> SOURCE TEXT
Everything Wrong with Netflix's version of Death Note

(This will be step by step while I watch it)

OBVIOUSLY IT CONTAINS SPOILERS This also does not cover the white washing or anything beyond the story/plot of the movie. Obviously the white washing was reason enough to not watch this disaster but my curiosity got the best of me.

1) who is that girl with dark hair? Is that supposed to be misa..:? If so, why does she seem to have no interest in light at the beginning?
2) Light is a little wuss; normally he would be able to talk himself out of every situation or not be involved with the bullying at all.
3) this principle is a huge dick + why the fuck doesn’t he go after the dude that knocked Light’s lights out?
4) holy shit, lights little bitch scream + freak out in detention
5) why are you hitting yourself?
6) ryuk is the green fucking goblin apparently
7) I personally don’t think light would kill a bully, he tends to go after people who are real criminals, not emotionally compromised teens
8) why the fuck would he go right for decapitation?
9) who is going to clean up that classroom?
10) why didn’t he get in trouble if it was that much of a mess?
11) light’s relationship with his dad is bad. In the anime all he cared about besides becoming the world’s new god + getting rid of baddies was his family.
12) Light’s still afraid of Ryuk after the first meeting… even though an apple rolled out of the opposite side of the room he showed up in to make sure that he was introduced (again).
13) Light doesn’t seem to have a sister so far, and his mom is dead. Sure, it gives him motivation to use the Death Note but they haven’t touched upon the real reason (he was bored) which makes him seem more justified. Which isn’t the point of Death Note. Light’s supposed to be morally compromised.
14) his last name is Turner instead of Yagami
15) he fucking had the death note when “Mia” comes to talk to him and he friggin shows her it. What the fuck, why would he do it? He even showed her that he killed that bully. Light never would have done that. Ever.
16) he shows her how it works + fucking kills in front of her!!!!!
17) he actually likes misa instead of being a bag of dicks and showing everyone that he’s a manipulative asshole like he’s supposed to be. We’re not supposed to like this jerk. Although I think I liked him better in the anime compared to this little bitch
18) he hasn’t used the heart attack Death yet, he’s mostly done accidents, which doesn’t fit his MO
19) he fucking outs himself for recognition by making people write in Japanese instead of just keeping quiet and going about his business. Sure, Light has an ego but he wouldn’t want to have people investigating him.

> RECORDED DATA
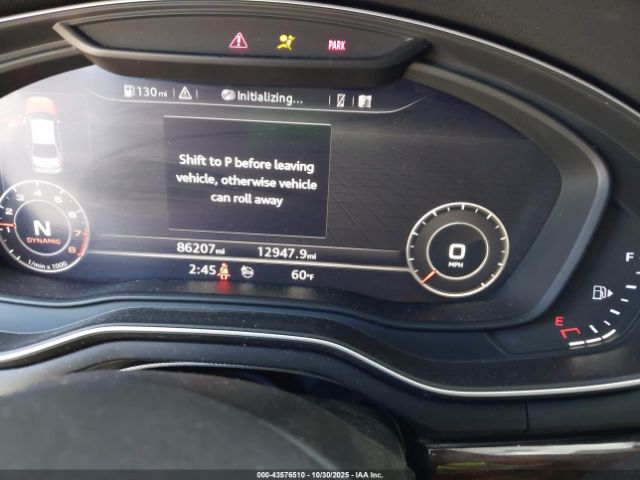 2018 AUDI A4 WAUENAF46JN014543 Photo 6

> ASSIGNED TASK
Please list every numbered point in the Death Note critique above that begins with the word "who" or "why," giving each point's number.

> SOLUTION FOR THIS EXERCISE
1, 5, 8, 9, 10